One look at the squad and you remember the Delhi Daredevils team for the last three IPL seasons – top heavy and lightweight in the middle. In Sangakkara, Jayawardene, Dilshan and Samaraweera, the co-hosts have it in them to win most of the matches or if not that, make more than an early impression. Only if these four are knocked over cheaply – and that is not going to happen very often – the opposition can think about having a foot in the door. And that part brings us to their most enigmatic player at the moment, Angelo Mathews.
His rise in the last couple of seasons has been phenomenal, that is a line you would have read on umpteen occasions.

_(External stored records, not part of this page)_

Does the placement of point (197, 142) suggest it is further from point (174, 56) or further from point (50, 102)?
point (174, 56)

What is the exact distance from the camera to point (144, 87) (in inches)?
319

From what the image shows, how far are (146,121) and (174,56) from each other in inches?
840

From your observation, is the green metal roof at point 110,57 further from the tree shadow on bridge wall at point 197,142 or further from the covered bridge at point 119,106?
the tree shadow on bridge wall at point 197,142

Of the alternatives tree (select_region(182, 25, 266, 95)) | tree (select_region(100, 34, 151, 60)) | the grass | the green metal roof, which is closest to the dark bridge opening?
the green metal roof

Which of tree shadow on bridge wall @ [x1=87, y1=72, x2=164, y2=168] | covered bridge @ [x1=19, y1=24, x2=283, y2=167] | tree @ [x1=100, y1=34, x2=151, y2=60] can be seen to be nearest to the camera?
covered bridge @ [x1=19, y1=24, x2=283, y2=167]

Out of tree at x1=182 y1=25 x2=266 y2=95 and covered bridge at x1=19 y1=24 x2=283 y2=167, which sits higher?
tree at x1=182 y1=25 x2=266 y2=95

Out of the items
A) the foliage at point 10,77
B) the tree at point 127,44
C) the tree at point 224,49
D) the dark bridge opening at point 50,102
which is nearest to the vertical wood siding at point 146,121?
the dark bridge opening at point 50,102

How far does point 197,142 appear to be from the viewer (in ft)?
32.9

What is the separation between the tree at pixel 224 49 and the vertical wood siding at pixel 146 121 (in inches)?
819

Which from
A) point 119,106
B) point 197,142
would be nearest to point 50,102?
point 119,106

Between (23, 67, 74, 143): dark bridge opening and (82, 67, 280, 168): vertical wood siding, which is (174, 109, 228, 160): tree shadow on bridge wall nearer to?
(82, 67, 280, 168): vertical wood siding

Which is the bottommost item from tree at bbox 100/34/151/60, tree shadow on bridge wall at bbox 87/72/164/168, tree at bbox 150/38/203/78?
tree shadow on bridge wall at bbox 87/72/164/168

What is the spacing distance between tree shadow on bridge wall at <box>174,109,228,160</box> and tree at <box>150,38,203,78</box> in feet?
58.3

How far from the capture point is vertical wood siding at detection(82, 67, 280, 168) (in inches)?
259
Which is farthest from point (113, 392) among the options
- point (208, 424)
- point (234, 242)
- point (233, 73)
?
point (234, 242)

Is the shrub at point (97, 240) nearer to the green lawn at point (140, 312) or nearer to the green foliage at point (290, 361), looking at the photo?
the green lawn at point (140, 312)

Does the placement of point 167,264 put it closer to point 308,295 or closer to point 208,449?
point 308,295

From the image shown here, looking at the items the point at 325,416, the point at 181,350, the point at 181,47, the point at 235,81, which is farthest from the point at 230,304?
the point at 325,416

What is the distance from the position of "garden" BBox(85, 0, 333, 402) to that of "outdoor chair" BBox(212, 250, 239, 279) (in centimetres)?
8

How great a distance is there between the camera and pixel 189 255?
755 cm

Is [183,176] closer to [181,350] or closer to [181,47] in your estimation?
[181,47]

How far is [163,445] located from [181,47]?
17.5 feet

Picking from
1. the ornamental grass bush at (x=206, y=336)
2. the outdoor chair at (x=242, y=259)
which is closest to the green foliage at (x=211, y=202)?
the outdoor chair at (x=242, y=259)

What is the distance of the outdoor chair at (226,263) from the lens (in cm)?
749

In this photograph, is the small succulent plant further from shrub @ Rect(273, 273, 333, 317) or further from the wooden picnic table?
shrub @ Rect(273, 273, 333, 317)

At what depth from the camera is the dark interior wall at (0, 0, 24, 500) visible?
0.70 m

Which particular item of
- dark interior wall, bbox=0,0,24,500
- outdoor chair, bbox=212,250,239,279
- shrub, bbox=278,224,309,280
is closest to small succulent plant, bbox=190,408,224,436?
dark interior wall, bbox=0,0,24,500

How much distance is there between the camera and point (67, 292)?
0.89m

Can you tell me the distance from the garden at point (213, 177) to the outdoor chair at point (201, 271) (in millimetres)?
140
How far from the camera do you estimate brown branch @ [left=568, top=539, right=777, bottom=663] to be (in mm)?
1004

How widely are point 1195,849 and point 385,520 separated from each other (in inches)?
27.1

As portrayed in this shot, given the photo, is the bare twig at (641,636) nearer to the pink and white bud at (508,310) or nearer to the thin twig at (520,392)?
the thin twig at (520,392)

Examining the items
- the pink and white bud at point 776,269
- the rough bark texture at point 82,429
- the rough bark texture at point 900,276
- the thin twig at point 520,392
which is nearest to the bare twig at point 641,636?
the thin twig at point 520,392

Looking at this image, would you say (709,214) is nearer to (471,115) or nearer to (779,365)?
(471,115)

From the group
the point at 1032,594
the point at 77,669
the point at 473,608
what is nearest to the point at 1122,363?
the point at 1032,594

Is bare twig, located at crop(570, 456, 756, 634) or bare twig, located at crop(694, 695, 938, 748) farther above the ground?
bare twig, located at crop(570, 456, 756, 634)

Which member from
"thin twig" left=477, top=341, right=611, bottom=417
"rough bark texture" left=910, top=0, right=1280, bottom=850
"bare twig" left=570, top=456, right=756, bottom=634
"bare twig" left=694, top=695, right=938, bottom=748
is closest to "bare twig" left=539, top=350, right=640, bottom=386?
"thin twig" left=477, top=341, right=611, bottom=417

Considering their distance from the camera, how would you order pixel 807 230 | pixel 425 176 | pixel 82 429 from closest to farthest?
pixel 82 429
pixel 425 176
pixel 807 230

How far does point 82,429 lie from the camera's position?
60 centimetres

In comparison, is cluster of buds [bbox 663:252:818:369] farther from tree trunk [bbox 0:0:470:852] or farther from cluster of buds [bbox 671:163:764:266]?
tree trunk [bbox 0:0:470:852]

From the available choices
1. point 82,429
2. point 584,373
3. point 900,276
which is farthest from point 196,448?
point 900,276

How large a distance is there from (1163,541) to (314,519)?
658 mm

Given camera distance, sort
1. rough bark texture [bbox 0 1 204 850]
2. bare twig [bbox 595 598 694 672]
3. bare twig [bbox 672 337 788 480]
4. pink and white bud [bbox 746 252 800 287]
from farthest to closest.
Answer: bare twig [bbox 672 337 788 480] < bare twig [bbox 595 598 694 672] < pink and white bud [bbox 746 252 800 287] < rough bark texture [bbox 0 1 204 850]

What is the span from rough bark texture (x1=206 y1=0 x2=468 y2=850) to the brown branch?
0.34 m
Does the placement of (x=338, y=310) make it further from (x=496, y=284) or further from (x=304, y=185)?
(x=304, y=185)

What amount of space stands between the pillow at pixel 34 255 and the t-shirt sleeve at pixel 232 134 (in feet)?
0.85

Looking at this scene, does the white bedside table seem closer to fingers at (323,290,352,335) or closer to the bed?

Instead, just recall his heroics in that ODI at Melbourne against Australia this past season. It was an innings of power and stability, inspiring a tail-ender to stay long enough with him and fight back from an improbable position. And fight they did, Mathews and Lasith Malinga, knocking over the shocked Aussies. Perhaps that is where their Ashes downfall began but that is a story for another day. Here and now, it underlines the role this young star can play in this tournament. If 1996 was the coming of Jayasuriya, couldn’t 2011 be his?
The discernable doubt to the answer comes not because of his bowling prowess, which is more than just a plus point, but that of his team’s attack as a whole. The last time Muralitharan played a World Cup in the sub-continent, he was just beginning on his legendary journey. Today, he has more or less finished it and that R Ashwin was the first choice spinner ahead of him for the Chennai Super Kings speaks largely of this. Also gone is the guile of Chaminda Vaas, who would have been unplayable in these conditions, and you wonder whether Malinga, Fernando, Kulasekara and company can even begin to fill his shoes collectively. It is a thought that would be keeping the minds of the Lankan team management occupied as well!